* Recorded information *
···

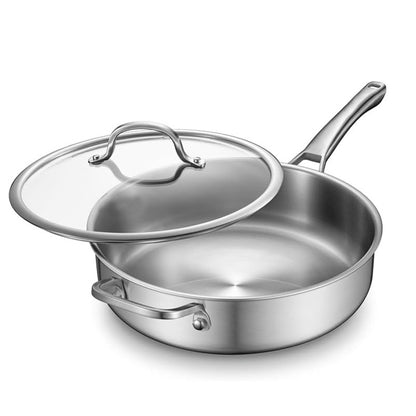 Three-layer Stainless Steel Frying Pan
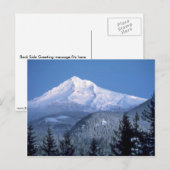Mount Hood, Oregon Briefkaart (Voorkant / Achterkant)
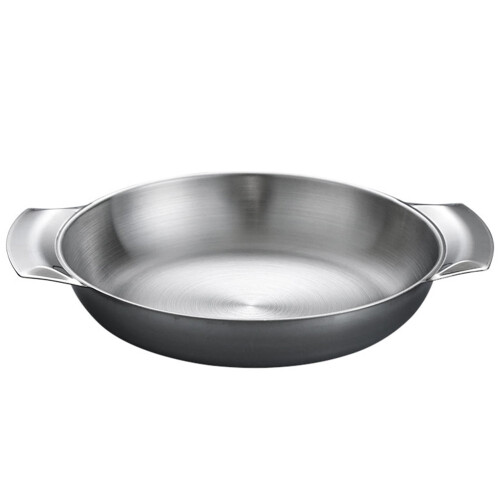 Stainless Steel Paella Pan with Double Handles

···

* What needs to be done *
Once the images are set aside, retype all of the material above exactly.

* Exercise answer *
 Three-layer Stainless Steel Frying Pan
Mount Hood, Oregon Briefkaart (Voorkant / Achterkant)
 Stainless Steel Paella Pan with Double Handles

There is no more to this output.